● Text segment
My eldest daughter Maya recently had her entrance ceremony for kindergarten. I wasn’t sure on the procedure and niether was my husband being a typical male so I had to rely on other people’s posts on what to expect.
Before seeing a picture online of my friend’s wife in formal attire ready to attend her son’s ceremony I had no idea that it was a formal event. Mind you this was three days before my daughter’s was due to take place. Thank God he put that photo up or my husband and I would have turned up in jeans and flipflops!
Anyway, I was able to find out through another mum’s post that most women wore pastel coloured suits to entrance ceremonies and dark colours to graduation ones. So I picked up a pastel coloured jacket and teamed it with a black dress and an oversized flower which is to be worn on your left side between above your breast and your shoulder. The flower is supposed to be pink or coral for kindergarten and elementary school ceremonies and beige or white for older school ceremonies. This information was pointed out to me by the very helpful saleswoman at the boutique at which I purchased the flower. Also you should note that these pin on flowers retail from between 2,000円 to 8,000円 and upwards.
The day itself was like being at a school assembly where teachers to bus drivers introduce themselves to the kids and photo’s are taken. Not really sure why the formal attire is necessary but it is nice to dress up once in a while.
No pics of the day as my daughter was camera shy that day but there will be many more entrance ceremonies to come should we stay in Japan.
As Monday was a public holiday, we decided to take our daughter to Tobe Zoo in Ehime Prefecture.
The weather was a perfect 27 degrees and the sun was shining brightly. We left just before 9am and arrived at the zoo a little before 11am.
The walk from the car park into the zoo is long and winding but beautiful viewing. As you enter the path toward the zoo you are greeted with a lush green backdrop of trees and a tranquil lake. There is a ramp for wheelchair or pram access to the zoo as well as a set of steps.

[Extracted page text data]
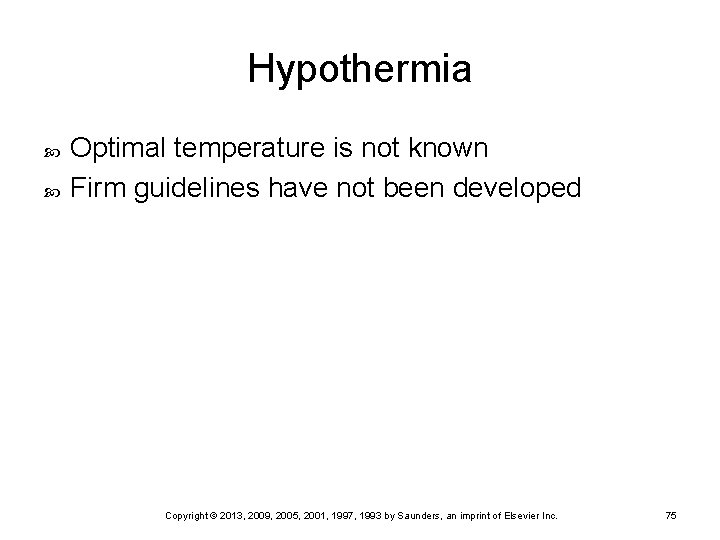 Hypothermia

Optimal temperature is not known
Firm guidelines have not been developed

Copyright © 2013, 2009, 2005, 2001, 1997, 1993 by Saunders, an imprint of Elsevier Inc. 75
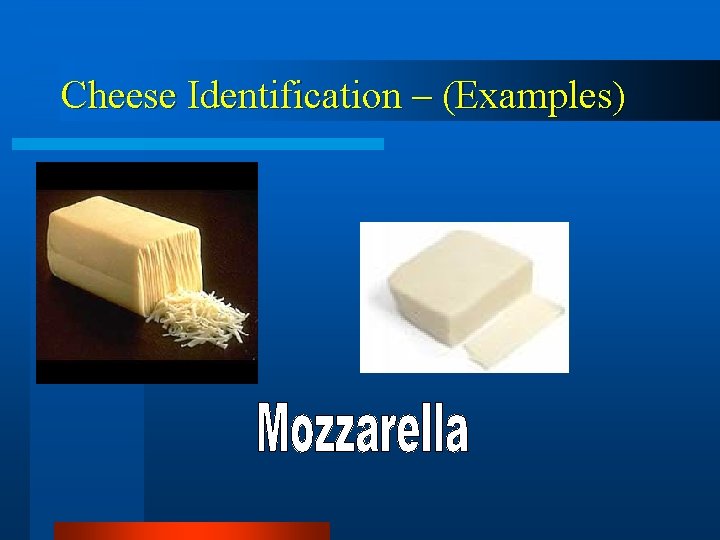 Cheese Identification – (Examples)

Mozzarella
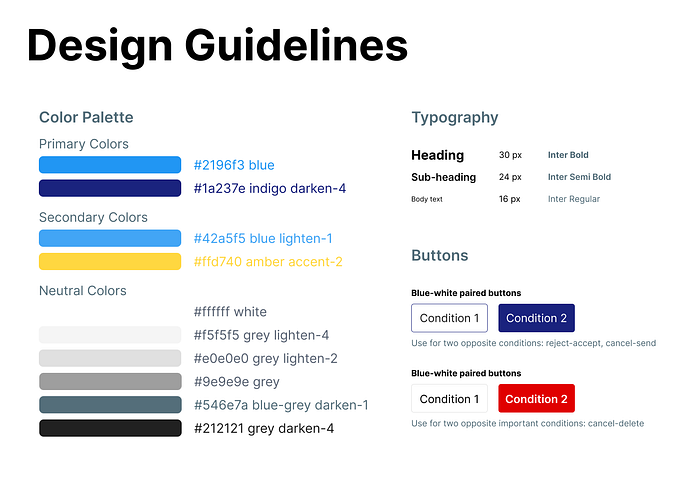 Design Guidelines

Color Palette

Primary Colors

#2196f3 blue

#1a237e indigo darken-4

Secondary Colors

#42a5f5 blue lighten-1

#ffd740 amber accent-2

Neutral Colors

#ffffff white

#f5f5f5 grey lighten-4

#e0e0e0 grey lighten-2

#9e9e9e grey

#546e7a blue-grey darken-1

#212121 grey darken-4

Typography

| Heading | 30 px | Inter Bold |
|---|---|---|
| Sub-heading | 24 px | Inter Semi Bold |
| Body text | 16 px | Inter Regular |

Buttons

Blue-white paired buttons

Condition 1 Condition 2

Use for two opposite conditions: reject-accept, cancel-send

Blue-white paired buttons

Condition 1 Condition 2

Use for two opposite important conditions: cancel-delete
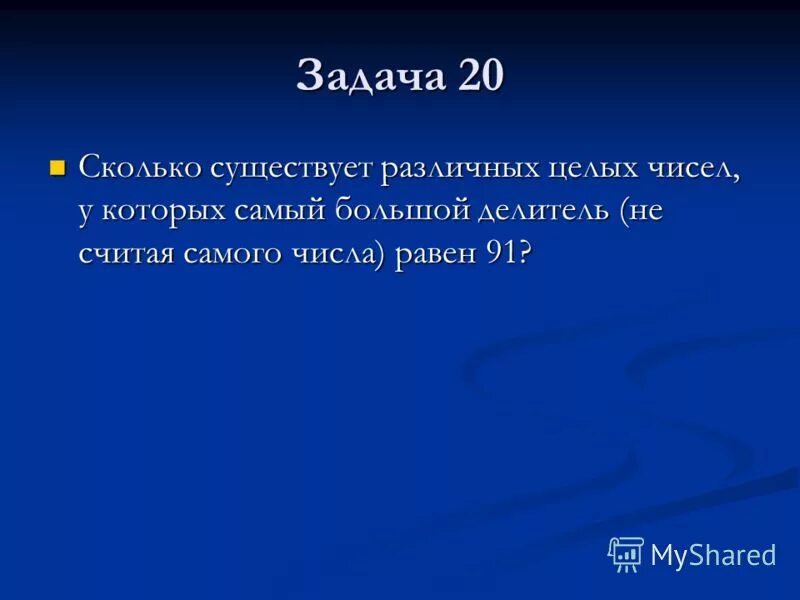 Задача 20

Сколько существует различных целых чисел, у которых самый большой делитель (не считая самого числа) равен 91?

MyShared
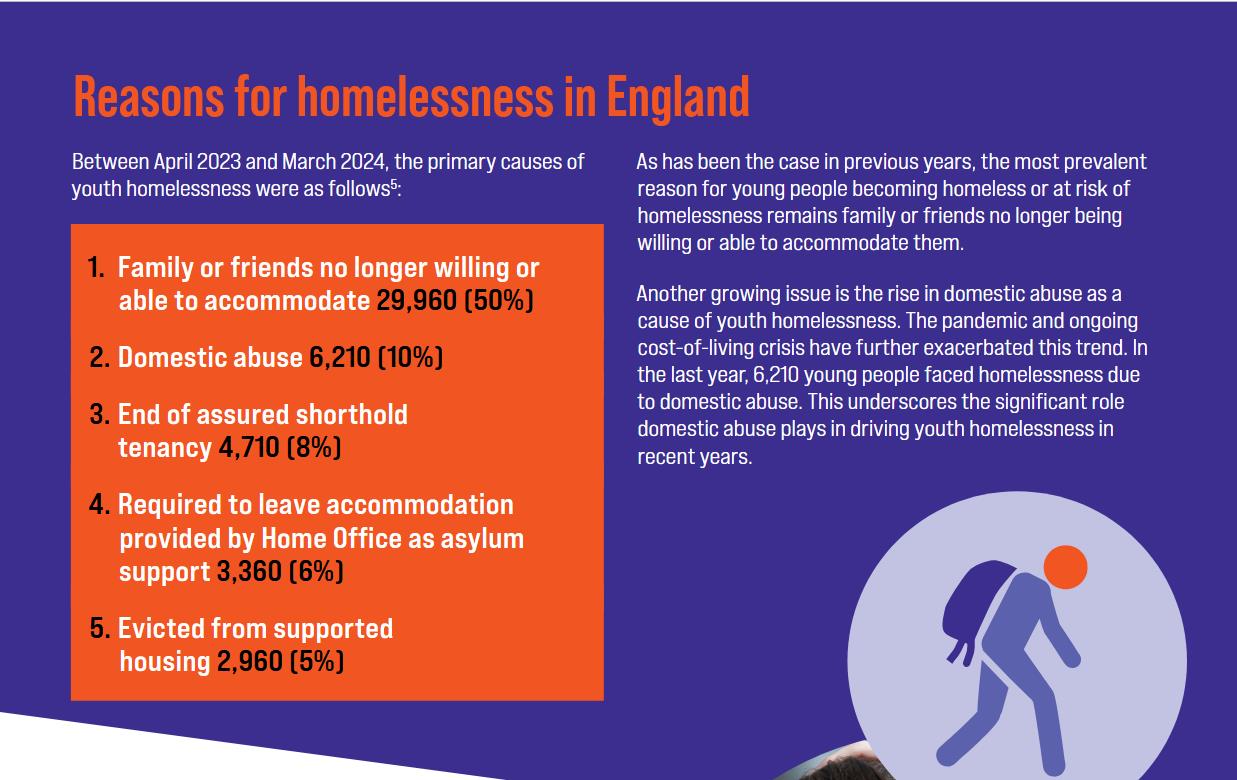 Reasons for homelessness in England

Between April 2023 and March 2024, the primary causes of youth homelessness were as follows$^5$:

1. Family or friends no longer willing or able to accommodate 29,960 (50%)

2. Domestic abuse 6,210 (10%)

3. End of assured shorthold tenancy 4,710 (8%)

4. Required to leave accommodation provided by Home Office as asylum support 3,360 (6%)

5. Evicted from supported housing 2,960 (5%)

As has been the case in previous years, the most prevalent reason for young people becoming homeless or at risk of homelessness remains family or friends no longer being willing or able to accommodate them.

Another growing issue is the rise in domestic abuse as a cause of youth homelessness. The pandemic and ongoing cost-of-living crisis have further exacerbated this trend. In the last year, 6,210 young people faced homelessness due to domestic abuse. This underscores the significant role domestic abuse plays in driving youth homelessness in recent years.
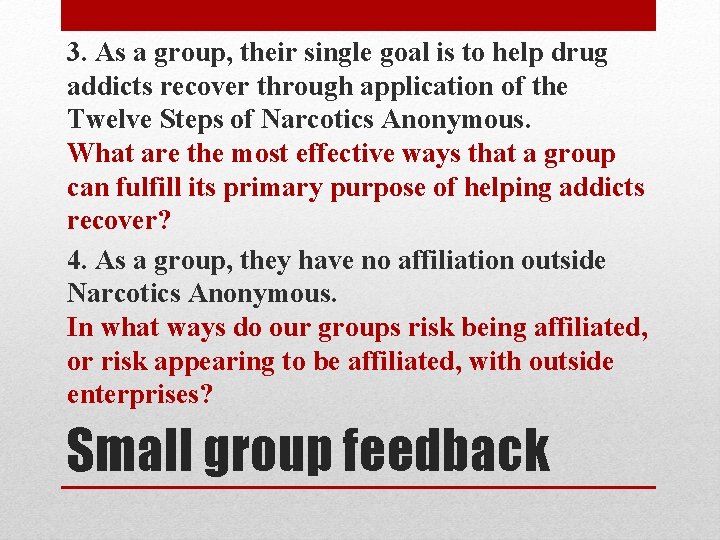 3. As a group, their single goal is to help drug addicts recover through application of the Twelve Steps of Narcotics Anonymous.
What are the most effective ways that a group can fulfill its primary purpose of helping addicts recover?

4. As a group, they have no affiliation outside Narcotics Anonymous.
In what ways do our groups risk being affiliated, or risk appearing to be affiliated, with outside enterprises?

Small group feedback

● Exercise objective
Continue the blog post about the kindergarten entrance ceremony and the zoo trip, picking up right after its final sentence.

● Response area
The entrance fee was a mere 400円 for adults and 100円for kids between 7 and 17. A very cheap form of family entertainment indeed!
The zoo was divided into ‘streets’. There was an African Street, an American Street and even an Australian Street to name a few. There were an interesting array of birds and animals both large and small and our daughter had a ball. She seemed to be afraid of the penguins but adored the elephants and the donkey!
It took us about an hour and a half to walk around the zoo but we didn’t stop at the reptile house due to my fear of snakes. It was a great sized zoo – not too small and not too big.
I totally recommend a visit there if you’re in the area. A fantastic way to spend a few hours and a great family activity that will make memories for life.
The Japanese summer is upon us in full throttle! I must admit that I am not a fan of it at all. The humidity makes most daily tasks unbearable as even the slightest movement will lead to massive amounts of sweat pouring down one’s face.
The upside to summer is however, the fireworks! I absolutely love fireworks and I believe that the displays in Japan are amoung the best in the world.
I am totally looking forward to this year’s fireworks as it will be Maya’s (my daughter) first! I hope the sound doesn’t scare her!
Last month we were privelleged to have had the opportunity to do a little bit of sightseeing as a family. We decided to take a daytrip accross the Seto Bridge to the mainland and visit Korakuen Garden.
It was a glorious sunny day and thankfully the humidity wasn’t too bad. I was most excited about crossing the world’s largest two tier bridge. I had crossed it once but by train on the bottom tier, but going accross it from the top by car was a completely different experience.
I know I have mentioned that we live in front of the Seto Inland Sea but to see it in all its glory from the top of the Seto Bridge was something else. I only wish that there was a parking area on top of the 13.1km bridge so that you could stop and take it all in and some snaps to boot.
Our destination however, was Korakuen Garden in Okayama prefecture. It took us about 1.5hrs door to gate and was well worth the drive. The grass was so luscious and green and the air so fresh and clean.
There were a variety of plants and flowers on display and some gorgeous landscaping too. The thing that really struck me though was that the vast open spaces could also be viewed as being beautiful.
Takamatsu’s Ritsurin Garden is differen’t as it is more maze like and condensed which makes it more intruiging and mysterious. Korakuen Garden is just as pretty but is laid open in plain view for all to see.
I couldn’t say that one was better than the other, both a place of beauty, relaxation and enjoyment.
The season has finally changed. The days are longer and the sun shines brightly. This is my favourite month of the year besides maybe October here in Japan. The weather is so beautiful…sunny and warm in the day but not humid and cool at night. The gorgeous spring blooms can be seen at every turn making you feel like nothing can get you down. Except of course if you have allergies.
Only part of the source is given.